Assisti hoje a conferência “A circulação social do livro e a formação de leitores”, ministrada pelo prof. Dr. Max Butlen ( Universidade de Versailles), que trouxe a contradição no que concerne a leitura: muita oferta de livros aliada a uma expectativa pessimista no discurso de formação de leitores. As oportunidades de leitura são democráticas: vários gêneros, vários assuntos sendo tratados e para todas as faixas etárias ( já viram os livros para bebês?). Só que ao mesmo tempo que o número de títulos lançados por ano aumenta, a tiragem desses títulos decai. A produção da literatura, o desenvolvimento da indústria do livro infantil e juvenil expandiu, mas seu leitores não. De acordo com uma pesquisa apresentada pelo professor (um senhor muito simpático, diga-se de passagem), na França, em 1960, se publicava menos de 1.000 livros, hoje são lançados cerca de 9.000 livros por ano.

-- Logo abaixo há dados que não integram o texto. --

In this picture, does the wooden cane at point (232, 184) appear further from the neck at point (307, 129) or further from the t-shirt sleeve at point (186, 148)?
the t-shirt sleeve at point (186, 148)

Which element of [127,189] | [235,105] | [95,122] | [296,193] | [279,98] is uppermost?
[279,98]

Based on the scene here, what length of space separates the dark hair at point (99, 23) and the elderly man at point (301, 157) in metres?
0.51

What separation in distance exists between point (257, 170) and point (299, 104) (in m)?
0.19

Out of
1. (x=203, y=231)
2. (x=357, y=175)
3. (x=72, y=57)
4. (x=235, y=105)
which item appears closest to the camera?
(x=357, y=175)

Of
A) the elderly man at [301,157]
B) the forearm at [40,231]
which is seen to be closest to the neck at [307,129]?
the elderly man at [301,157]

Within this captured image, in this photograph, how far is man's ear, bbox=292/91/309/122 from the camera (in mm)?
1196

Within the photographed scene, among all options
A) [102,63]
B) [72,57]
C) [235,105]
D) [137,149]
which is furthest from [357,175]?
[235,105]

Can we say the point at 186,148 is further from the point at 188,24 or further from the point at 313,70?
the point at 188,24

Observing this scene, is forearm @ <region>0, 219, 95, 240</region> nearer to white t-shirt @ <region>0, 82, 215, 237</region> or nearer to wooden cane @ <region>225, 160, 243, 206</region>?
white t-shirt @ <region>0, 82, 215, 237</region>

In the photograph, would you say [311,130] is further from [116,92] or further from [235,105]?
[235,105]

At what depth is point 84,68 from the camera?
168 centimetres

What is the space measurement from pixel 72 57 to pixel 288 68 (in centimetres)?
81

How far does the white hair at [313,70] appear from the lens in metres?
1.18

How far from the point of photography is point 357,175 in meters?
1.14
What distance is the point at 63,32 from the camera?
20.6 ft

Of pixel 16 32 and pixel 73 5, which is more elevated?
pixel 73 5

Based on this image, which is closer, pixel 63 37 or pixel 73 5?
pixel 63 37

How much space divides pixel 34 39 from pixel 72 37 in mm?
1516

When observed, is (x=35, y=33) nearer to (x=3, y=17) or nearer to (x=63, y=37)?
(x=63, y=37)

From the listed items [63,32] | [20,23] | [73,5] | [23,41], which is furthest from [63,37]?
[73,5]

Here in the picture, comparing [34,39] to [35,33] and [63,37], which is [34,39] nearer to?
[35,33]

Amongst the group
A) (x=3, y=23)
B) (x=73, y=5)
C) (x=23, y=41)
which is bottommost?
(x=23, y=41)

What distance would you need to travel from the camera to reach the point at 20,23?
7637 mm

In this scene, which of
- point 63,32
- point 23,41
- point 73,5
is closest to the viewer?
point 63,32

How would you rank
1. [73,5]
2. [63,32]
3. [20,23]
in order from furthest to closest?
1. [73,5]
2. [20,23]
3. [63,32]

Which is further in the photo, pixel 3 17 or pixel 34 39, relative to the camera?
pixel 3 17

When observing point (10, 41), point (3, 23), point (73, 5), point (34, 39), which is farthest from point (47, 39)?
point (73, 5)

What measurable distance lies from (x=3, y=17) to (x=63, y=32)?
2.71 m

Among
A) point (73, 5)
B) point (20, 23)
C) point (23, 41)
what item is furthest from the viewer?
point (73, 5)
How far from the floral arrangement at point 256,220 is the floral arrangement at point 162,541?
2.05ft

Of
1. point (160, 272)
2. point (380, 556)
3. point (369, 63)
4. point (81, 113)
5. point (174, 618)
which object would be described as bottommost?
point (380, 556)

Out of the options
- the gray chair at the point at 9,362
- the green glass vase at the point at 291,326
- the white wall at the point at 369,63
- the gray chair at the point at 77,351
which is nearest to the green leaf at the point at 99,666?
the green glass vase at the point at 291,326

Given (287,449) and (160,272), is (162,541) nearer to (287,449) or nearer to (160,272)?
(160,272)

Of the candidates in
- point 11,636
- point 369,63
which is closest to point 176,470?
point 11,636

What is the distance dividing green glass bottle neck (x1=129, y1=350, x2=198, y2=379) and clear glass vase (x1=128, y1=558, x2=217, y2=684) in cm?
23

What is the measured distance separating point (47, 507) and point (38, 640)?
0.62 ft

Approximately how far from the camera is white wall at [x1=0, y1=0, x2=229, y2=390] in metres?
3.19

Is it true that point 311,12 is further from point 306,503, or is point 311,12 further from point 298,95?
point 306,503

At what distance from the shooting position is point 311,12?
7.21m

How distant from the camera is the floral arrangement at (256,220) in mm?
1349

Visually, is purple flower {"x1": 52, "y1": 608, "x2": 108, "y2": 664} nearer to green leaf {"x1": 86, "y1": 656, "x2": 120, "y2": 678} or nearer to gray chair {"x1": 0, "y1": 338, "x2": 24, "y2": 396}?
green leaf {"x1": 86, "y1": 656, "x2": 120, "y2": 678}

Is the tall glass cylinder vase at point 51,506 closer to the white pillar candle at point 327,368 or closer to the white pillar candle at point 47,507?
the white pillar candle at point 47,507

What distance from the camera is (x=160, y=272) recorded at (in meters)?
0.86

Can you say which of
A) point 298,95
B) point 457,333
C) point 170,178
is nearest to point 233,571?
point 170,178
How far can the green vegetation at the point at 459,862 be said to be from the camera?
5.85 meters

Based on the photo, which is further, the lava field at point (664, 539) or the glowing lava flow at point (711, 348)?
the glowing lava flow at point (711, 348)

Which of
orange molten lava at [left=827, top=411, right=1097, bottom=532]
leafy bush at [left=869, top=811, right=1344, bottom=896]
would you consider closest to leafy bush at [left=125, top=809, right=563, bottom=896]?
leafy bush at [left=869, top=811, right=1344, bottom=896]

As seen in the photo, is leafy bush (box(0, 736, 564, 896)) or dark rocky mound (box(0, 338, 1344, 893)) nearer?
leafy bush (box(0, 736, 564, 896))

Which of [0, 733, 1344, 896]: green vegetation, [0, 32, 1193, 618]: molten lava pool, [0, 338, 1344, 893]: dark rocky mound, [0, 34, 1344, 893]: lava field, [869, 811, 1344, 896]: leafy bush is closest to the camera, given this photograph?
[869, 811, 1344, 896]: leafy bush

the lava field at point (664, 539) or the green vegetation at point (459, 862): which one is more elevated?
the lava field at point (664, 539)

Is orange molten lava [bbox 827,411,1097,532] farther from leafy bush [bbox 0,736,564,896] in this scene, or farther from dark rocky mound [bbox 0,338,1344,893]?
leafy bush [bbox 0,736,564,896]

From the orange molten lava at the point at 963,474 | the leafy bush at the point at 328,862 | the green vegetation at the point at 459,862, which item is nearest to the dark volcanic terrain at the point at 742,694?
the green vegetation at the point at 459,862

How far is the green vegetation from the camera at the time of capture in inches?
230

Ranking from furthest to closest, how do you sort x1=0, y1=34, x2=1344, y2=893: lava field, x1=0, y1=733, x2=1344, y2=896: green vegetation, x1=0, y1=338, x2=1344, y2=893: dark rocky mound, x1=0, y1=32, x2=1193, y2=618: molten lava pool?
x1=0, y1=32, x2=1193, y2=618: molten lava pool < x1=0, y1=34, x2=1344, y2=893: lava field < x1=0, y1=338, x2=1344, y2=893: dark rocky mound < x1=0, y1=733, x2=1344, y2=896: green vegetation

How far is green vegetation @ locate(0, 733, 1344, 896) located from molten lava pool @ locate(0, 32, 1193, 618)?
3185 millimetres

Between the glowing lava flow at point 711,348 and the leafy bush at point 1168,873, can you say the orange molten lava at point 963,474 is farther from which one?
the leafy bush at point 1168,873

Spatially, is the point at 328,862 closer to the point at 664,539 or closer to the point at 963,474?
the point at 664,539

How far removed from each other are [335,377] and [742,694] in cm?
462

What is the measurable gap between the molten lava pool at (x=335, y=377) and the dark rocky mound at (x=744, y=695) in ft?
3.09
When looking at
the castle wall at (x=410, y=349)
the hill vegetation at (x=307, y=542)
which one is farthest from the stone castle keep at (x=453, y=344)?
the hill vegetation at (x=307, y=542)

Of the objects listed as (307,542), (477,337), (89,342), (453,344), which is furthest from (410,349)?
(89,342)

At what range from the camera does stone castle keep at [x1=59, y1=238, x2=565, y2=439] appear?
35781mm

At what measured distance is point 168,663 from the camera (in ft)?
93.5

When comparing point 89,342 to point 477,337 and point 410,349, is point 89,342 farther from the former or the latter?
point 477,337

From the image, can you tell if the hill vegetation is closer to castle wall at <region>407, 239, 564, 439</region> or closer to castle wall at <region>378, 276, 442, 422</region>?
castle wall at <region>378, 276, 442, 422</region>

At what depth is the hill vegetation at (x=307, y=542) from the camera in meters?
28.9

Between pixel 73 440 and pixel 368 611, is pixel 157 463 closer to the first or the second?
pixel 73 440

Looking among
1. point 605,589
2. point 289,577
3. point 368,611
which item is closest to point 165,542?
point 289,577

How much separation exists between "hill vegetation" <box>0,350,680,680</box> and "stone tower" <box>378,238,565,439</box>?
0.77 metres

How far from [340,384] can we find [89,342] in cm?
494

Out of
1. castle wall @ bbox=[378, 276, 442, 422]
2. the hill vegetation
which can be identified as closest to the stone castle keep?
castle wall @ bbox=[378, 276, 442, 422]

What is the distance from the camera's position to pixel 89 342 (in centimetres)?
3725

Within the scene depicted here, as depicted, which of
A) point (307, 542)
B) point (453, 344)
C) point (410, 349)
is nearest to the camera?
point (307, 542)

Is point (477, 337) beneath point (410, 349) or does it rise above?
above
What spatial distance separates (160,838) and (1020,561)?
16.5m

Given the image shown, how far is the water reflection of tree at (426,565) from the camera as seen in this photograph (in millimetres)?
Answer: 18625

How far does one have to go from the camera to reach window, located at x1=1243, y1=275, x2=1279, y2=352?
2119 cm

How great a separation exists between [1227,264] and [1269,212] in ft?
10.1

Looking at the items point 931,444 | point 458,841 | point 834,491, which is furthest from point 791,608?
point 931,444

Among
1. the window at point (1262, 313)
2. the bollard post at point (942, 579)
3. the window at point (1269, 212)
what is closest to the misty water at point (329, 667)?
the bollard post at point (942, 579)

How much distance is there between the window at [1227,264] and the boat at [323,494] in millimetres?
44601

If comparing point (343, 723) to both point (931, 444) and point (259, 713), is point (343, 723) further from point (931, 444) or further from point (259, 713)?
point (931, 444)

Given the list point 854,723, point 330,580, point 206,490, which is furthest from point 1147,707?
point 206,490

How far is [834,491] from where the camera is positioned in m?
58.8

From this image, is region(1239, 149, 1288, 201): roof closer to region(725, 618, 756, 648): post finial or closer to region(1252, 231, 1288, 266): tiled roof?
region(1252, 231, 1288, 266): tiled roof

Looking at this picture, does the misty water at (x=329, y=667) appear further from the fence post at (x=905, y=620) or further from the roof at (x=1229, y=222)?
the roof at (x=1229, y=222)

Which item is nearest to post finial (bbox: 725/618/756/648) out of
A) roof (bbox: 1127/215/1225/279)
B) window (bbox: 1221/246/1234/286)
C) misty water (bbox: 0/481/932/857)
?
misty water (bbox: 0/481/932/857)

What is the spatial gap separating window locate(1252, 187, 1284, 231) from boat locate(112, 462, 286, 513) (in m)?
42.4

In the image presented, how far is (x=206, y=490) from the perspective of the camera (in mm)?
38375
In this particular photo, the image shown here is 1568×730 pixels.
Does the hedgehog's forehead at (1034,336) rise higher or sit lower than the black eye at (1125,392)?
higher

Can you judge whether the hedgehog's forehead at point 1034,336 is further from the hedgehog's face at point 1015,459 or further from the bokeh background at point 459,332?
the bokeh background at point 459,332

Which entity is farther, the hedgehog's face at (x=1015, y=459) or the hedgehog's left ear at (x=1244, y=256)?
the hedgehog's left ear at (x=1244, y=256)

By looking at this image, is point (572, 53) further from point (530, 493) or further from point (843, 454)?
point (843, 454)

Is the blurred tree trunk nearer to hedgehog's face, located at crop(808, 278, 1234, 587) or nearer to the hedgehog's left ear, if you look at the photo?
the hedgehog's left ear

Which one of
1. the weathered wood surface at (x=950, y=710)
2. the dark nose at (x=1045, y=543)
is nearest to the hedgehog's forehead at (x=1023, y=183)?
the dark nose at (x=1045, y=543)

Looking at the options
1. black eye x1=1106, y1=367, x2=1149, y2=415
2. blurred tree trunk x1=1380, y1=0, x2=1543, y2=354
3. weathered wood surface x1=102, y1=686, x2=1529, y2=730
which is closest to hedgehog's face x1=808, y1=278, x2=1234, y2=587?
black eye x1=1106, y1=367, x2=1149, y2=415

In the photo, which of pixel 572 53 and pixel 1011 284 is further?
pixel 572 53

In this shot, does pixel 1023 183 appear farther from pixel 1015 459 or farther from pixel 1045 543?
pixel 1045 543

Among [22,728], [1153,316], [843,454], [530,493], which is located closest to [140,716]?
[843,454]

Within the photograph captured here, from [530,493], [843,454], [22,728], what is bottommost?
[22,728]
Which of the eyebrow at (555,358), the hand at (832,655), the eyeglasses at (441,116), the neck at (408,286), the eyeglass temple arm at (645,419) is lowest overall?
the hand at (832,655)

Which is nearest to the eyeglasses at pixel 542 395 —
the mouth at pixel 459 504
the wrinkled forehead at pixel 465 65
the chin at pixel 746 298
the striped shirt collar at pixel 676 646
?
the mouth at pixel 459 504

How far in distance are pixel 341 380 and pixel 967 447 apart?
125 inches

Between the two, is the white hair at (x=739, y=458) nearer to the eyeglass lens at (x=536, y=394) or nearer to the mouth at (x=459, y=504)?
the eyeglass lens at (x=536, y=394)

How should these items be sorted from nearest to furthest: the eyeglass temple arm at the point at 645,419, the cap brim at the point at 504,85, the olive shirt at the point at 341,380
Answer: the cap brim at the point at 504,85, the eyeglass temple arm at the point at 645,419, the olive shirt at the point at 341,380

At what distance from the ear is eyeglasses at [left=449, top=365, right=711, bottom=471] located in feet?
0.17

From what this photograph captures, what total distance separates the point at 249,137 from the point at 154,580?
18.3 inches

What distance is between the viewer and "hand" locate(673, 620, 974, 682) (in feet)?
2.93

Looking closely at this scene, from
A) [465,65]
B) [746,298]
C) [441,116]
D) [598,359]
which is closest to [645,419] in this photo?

Como então atrair o público jovem para toda essa demanda de produção? Algumas coisas já foram feitas, ou, principalmente no Brasil, ainda devem ser feitas: bibliotecas mais atrativas, mediatecas (rápido adendo: em Portugal temos BEBETECAS!), o espaço de leitura como um lugar de interação e sociabilidade, onde se tenha acesso a todos os tipos de mídia (adoro o século XXI). Foi chamada a atenção também para os salões, festas, jornadas ( Passo Fundo é um ótimo exemplo), prêmios, feiras que tornam todo o ambiente agradável e convidativo (Milton Hatoum acha que “literatura não convive bem com barulho”, mas daí o viés já é outro).
Na verdade, se lê muito hoje. Mas o que se lê? Para informar, trabalhar, divertir. O acesso a leitura é democrático, mas a crise aumentou. Se no passado tínhamos poucos leitores, livros e bibliotecas, a leitura era sacralizada pelos profissionais da área, hoje está tudo invertido: a leitura dessacralizada, aliada a concorrência das tecnologias de informação e comunicação.
E a escola, hein? Teria que conciliar as práticas, formando o leitor polivalente ( o mito, a lenda).
Ah, tem um pesquisa bem cômica na Inglaterra, que eu não tenho aqui, mas que posso dividir em resumo: a pesquisa foi feita para leitores e não leitores, suas respostas foram computadas separadamente (os critérios de leitores e não leitores ficou no vácuo). Para o não-leitor quem lê “não é feliz”, “chato”, “nerd”, “não tem muitos amigos” e a melhor: “não tira proveito da vida”. Não tem como não lembrar do Bradbury / Truffaut :
Clarisse:Diga-me, por que você queima livros?
(…)
Montag: Livros são apenas …lixo. Eles não são interessantes.
Clarrise: Então por que algumas pessoas continuam lendo se são tão perigosos?
Montag: Precisamente porque é probido.
Clarisse:Por que é proibido?
Montag: Por que fazem as pessoas infelizes”.
Voltando, o mais alarmante: quanto mais escolarizado, menos o aluno lê. A escola, ao invés de formar leitores os afasta! A leitura se tornou uma obrigação, o que acaba por torná-la desagradável. A escola já percebeu isto, vê-se pelos PCNs (Parâmetros Curriculares Nacionais), no Brasil, que são lindos na teoria, com seus incentivos ao trabalho com texto. Mas nem te conto o que as escolas pedem na hora dos estágios…
Ilusões, ilusões…
O livro, melhor dizendo, a leitura, está fisicamente próxima mas distante culturalmente. Não são currículos recheados de boas intenções que vão atrair nossos pequenos infantes para a literatura. O primeiro trabalho é em casa, com os chamados eventos de letramento (pais leitores; livros, jornais em exposição; momentos de leitura) e o incentivo claro. O segundo é na escola, com o professor. Professor que deve ser um leitor e se “desengessar” de velhos preceitos (fichas de leitura da série vaga-lume?). Mas acho que isso todo mundo já sabe…
Aqui mais informações sobre o mesmo assunto.
É triste mesmo. Não sei se vou falar algo já batido, mas o fato é que os livros estão cada vez mais caros. Quem precisa de um estímulo com certeza não vai querer um livro usado, velho, sem atrativos visuais só porque é mais barato.
Enquanto o “povão” não tiver condições de consumir livros, não crescerá o número de leitores.